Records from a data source

● ● ● ●

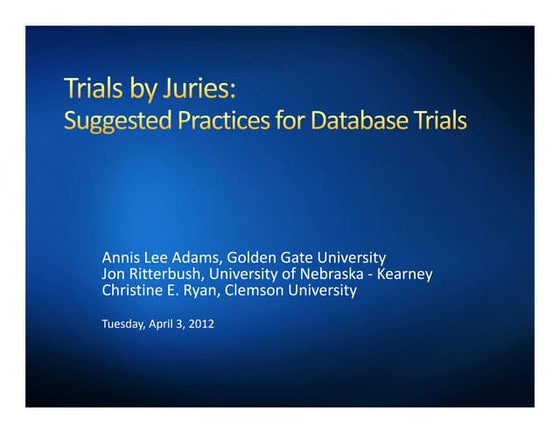 Trials by Juries:
Suggested Practices for Database Trials

Annis Lee Adams, Golden Gate University
Jon Ritterbush, University of Nebraska - Kearney
Christine E. Ryan, Clemson University

Tuesday, April 3, 2012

● ● ● ●

▶ Requirement: What is needed is every line from the data above that includes the string "University", copied out.

▶ Task result:
Annis Lee Adams, Golden Gate University
Jon Ritterbush, University of Nebraska - Kearney
Christine E. Ryan, Clemson University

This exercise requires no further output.